**** Data extract ****

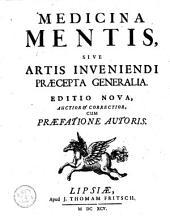 Medicina mentis; sive: Artis inveniendi praecepta generalia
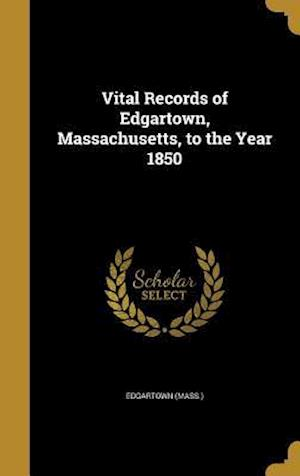 Bog, hardback Vital Records of Edgartown, Massachusetts, to the Year 1850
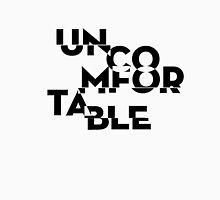 Uncomfortable Unisex T-Shirt
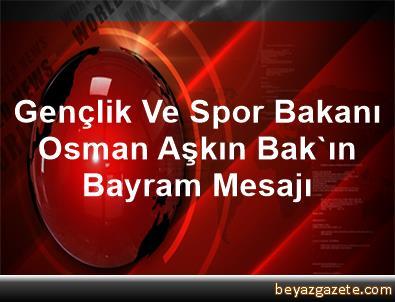 Gençlik Ve Spor Bakanı Osman Aşkın Bak'ın Bayram Mesajı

****

### Task directions:
Copy exactly, please, every line from the one holding "Bog, hardback Vital" through the last line of the data, both ends included, and no pictures.

### Answer box:
 Bog, hardback Vital Records of Edgartown, Massachusetts, to the Year 1850
 Uncomfortable Unisex T-Shirt
 Gençlik Ve Spor Bakanı Osman Aşkın Bak'ın Bayram Mesajı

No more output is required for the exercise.